# Canard PC & Canardpc.com > Actualité canardpc.com > [Communauté] Canard BD : La Quête de l'Oiseau du Temps

## kilfou

Grand classique aujourd'hui dans le Canard BD parce qu'il est juste et bon de prendre son temps parfois, de ne pas céder aux sirènes des nouveautés et des modes éphemères. Bon en l'occurence, je suis un peu de mauvaise foi puisque cette série vient de connaître la parution d'un nouveau volume. Mais bon, quand le T1 est paru en 1983, on peut dire que ce n'est pas une nouveauté nan ? L'exercice est difficile pour moi : comment présenter le nouveau tome d'un nouveau cycle sans spoiler méchamment l'originale tout en informant les aficionados ? J'en sais foutre rien mais je tente, les pleureuses spoilées n'avaient qu'à lire ce monument avant.

 Monument ? J'exagère à peine. Grand classique ? Certainement. Serge Le Tendre (le scénaristre), aidé par Régis Loisel (vous savez, celui de _Peter Pan_), ont en effet créé le monde d'Ackbar - rien à voir avec le calamar trappeur - peuplé de bestioles improbables, de princes sorciers, de chevaliers servants etc. Un vrai petit monde pétri d'heroic fantasy classique mais avec THE idée : confier la quête du titre (i.e. sauver le monde des griffes d'un dieu assoupi) à un vieillard, un guerrier légendaire, Bragon. Le dit Bragon se voyant confier cette quête par son ancien amour, Mara, princesse-sorcière, qui lui colle dans les pattes Pelisse, sa fille. Mais est-ce la fille de Bragon ?... Et comme elle est belle comme un camion (je colle à l'époque de la parution originale avec une expression surranée, c'est beau le journalisme total), ben y a deux jeunes zouaves qui rejoignent l'aventure : Bullrog est un ancien élève de Bragon plutôt revanchard et l'Inconnu est.............inconnu, vous êtes perspicace.

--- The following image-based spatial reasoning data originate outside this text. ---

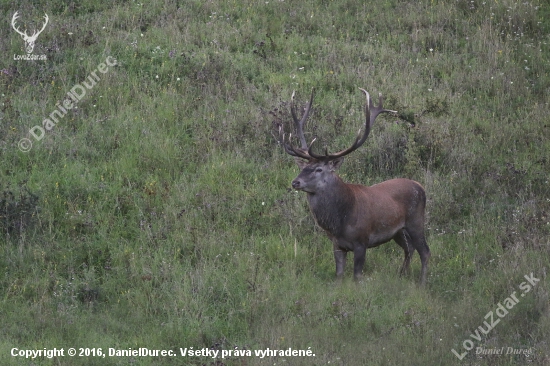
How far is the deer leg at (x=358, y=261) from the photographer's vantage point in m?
9.61

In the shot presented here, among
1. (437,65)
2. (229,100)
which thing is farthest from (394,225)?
(437,65)

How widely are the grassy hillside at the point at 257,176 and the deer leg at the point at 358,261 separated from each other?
0.48 ft

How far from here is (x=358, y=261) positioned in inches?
379

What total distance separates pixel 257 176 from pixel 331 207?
219 centimetres

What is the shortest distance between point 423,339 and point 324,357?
108 centimetres

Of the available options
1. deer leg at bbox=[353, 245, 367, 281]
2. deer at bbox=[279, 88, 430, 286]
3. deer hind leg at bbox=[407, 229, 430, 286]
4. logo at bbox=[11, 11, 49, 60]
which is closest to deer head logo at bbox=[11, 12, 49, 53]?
logo at bbox=[11, 11, 49, 60]

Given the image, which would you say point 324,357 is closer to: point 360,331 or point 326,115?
point 360,331

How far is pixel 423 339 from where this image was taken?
8258 millimetres

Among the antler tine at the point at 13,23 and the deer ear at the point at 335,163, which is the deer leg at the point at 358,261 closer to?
the deer ear at the point at 335,163

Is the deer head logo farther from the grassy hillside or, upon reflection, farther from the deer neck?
the deer neck

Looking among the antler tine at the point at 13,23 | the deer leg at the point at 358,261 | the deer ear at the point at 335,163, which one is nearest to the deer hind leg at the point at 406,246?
the deer leg at the point at 358,261

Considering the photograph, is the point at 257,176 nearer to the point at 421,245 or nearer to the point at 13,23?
the point at 421,245

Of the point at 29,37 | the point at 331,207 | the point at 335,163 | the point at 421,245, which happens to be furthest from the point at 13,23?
the point at 421,245

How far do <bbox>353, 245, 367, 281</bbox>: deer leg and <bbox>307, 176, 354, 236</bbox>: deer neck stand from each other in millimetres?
295
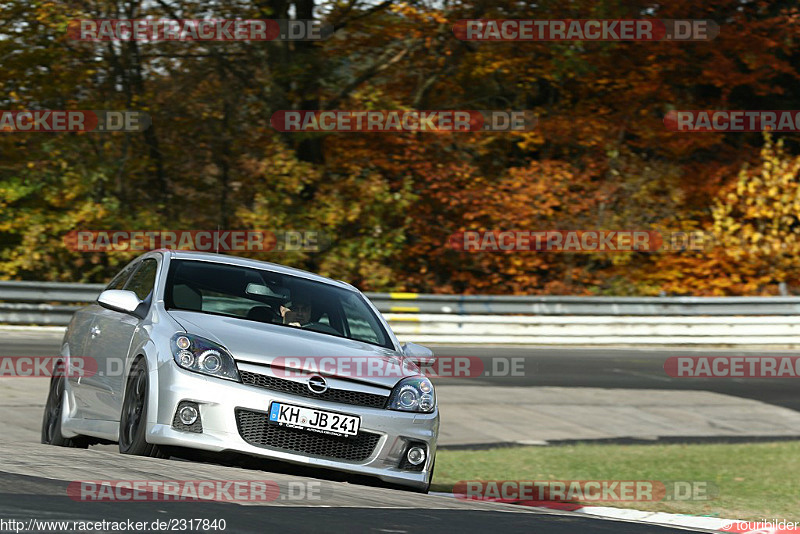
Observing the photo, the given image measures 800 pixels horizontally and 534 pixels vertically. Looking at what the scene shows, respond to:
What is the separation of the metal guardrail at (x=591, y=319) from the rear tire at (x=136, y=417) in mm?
15179

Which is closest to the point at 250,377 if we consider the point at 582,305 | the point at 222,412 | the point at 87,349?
the point at 222,412

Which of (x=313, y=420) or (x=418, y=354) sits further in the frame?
(x=418, y=354)

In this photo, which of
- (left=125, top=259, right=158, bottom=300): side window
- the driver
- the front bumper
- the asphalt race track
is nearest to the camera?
the asphalt race track

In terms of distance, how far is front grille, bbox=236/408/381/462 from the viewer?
6730 mm

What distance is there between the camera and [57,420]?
8.75m

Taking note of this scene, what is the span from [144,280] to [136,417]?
150 cm

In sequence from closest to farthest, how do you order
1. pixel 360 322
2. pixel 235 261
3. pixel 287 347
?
pixel 287 347 → pixel 360 322 → pixel 235 261

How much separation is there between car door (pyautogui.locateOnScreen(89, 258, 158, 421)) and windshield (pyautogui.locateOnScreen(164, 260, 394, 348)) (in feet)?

 Vous aurez donc compris que _La Quête_ est plus l'histoire de personnages, de relations entre eux, de non-dits, d'espoirs bref plus une histoire de sentiments humains plutôt que d' héroïsme. Et c'est justement là tout l'attrait de cette série. Oh je ne dis pas que l'épique n'est pas là, vous aurez droit à de la chouette aventure à travers pleins de paysages variés, à des combats dantesques et tout ce qu'il faut dans de l'héroic fantasy. Mais c'est cette touche d'humain qui fait la différence, cette petite pincée d'humour, ce saupoudrage d'émotion qui rendent cette série si chère à mon coeur.

 Je me suis attardé longtemps sur la force du scénario mais évidemment, le dessin n'est pas en reste, Loisel oblige. Alors oui, les couleurs ont un peu vieilli (une rumeur parle d'une réédition recolorisée mais bon, quand je vois le traitement infligée à l'Incal, je reste circonspect) mais le reste est solide. Les cadrages, la narration et même la forme des phylactères ont fait école et Loisel a construit un monde solide, plausible et avec des jungles pleines de lianes.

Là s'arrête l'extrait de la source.